# What is needed
The required answer is an exact copy of every entry underneath.

# Task material
···
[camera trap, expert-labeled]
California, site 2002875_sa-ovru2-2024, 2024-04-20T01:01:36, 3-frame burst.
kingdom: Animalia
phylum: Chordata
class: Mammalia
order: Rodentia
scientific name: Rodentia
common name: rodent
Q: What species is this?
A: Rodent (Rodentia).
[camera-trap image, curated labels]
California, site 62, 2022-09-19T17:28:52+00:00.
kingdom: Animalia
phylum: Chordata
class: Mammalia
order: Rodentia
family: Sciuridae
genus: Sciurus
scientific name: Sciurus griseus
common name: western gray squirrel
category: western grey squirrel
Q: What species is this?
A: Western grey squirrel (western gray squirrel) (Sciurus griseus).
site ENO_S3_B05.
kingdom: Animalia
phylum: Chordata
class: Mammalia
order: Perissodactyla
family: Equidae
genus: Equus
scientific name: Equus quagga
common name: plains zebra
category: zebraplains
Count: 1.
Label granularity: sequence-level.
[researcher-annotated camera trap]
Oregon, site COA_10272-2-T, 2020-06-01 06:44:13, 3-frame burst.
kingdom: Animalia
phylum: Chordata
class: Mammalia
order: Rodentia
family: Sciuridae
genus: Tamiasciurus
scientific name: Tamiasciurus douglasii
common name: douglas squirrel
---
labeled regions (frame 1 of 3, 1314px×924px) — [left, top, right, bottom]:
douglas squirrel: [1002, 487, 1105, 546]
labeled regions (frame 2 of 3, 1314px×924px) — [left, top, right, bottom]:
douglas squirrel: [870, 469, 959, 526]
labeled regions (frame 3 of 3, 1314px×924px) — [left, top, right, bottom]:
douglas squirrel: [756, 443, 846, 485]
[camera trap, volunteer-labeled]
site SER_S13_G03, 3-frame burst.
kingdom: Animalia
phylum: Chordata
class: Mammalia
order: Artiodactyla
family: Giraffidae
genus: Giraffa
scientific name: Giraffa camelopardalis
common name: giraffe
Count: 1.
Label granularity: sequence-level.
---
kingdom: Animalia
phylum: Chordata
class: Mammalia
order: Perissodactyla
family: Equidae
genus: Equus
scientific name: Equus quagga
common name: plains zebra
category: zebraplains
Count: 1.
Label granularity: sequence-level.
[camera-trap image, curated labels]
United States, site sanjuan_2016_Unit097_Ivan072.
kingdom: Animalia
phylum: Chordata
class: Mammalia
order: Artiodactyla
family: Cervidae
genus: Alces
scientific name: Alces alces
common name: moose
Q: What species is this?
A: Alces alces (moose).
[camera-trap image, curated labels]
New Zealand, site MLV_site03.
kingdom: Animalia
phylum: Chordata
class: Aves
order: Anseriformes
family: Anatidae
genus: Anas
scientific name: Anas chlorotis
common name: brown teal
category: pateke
···
# Answer to this problem
[camera trap, expert-labeled]
California, site 2002875_sa-ovru2-2024, 2024-04-20T01:01:36, 3-frame burst.
kingdom: Animalia
phylum: Chordata
class: Mammalia
order: Rodentia
scientific name: Rodentia
common name: rodent
Q: What species is this?
A: Rodent (Rodentia).
[camera-trap image, curated labels]
California, site 62, 2022-09-19T17:28:52+00:00.
kingdom: Animalia
phylum: Chordata
class: Mammalia
order: Rodentia
family: Sciuridae
genus: Sciurus
scientific name: Sciurus griseus
common name: western gray squirrel
category: western grey squirrel
Q: What species is this?
A: Western grey squirrel (western gray squirrel) (Sciurus griseus).
site ENO_S3_B05.
kingdom: Animalia
phylum: Chordata
class: Mammalia
order: Perissodactyla
family: Equidae
genus: Equus
scientific name: Equus quagga
common name: plains zebra
category: zebraplains
Count: 1.
Label granularity: sequence-level.
[researcher-annotated camera trap]
Oregon, site COA_10272-2-T, 2020-06-01 06:44:13, 3-frame burst.
kingdom: Animalia
phylum: Chordata
class: Mammalia
order: Rodentia
family: Sciuridae
genus: Tamiasciurus
scientific name: Tamiasciurus douglasii
common name: douglas squirrel
---
labeled regions (frame 1 of 3, 1314px×924px) — [left, top, right, bottom]:
douglas squirrel: [1002, 487, 1105, 546]
labeled regions (frame 2 of 3, 1314px×924px) — [left, top, right, bottom]:
douglas squirrel: [870, 469, 959, 526]
labeled regions (frame 3 of 3, 1314px×924px) — [left, top, right, bottom]:
douglas squirrel: [756, 443, 846, 485]
[camera trap, volunteer-labeled]
site SER_S13_G03, 3-frame burst.
kingdom: Animalia
phylum: Chordata
class: Mammalia
order: Artiodactyla
family: Giraffidae
genus: Giraffa
scientific name: Giraffa camelopardalis
common name: giraffe
Count: 1.
Label granularity: sequence-level.
---
kingdom: Animalia
phylum: Chordata
class: Mammalia
order: Perissodactyla
family: Equidae
genus: Equus
scientific name: Equus quagga
common name: plains zebra
category: zebraplains
Count: 1.
Label granularity: sequence-level.
[camera-trap image, curated labels]
United States, site sanjuan_2016_Unit097_Ivan072.
kingdom: Animalia
phylum: Chordata
class: Mammalia
order: Artiodactyla
family: Cervidae
genus: Alces
scientific name: Alces alces
common name: moose
Q: What species is this?
A: Alces alces (moose).
[camera-trap image, curated labels]
New Zealand, site MLV_site03.
kingdom: Animalia
phylum: Chordata
class: Aves
order: Anseriformes
family: Anatidae
genus: Anas
scientific name: Anas chlorotis
common name: brown teal
category: pateke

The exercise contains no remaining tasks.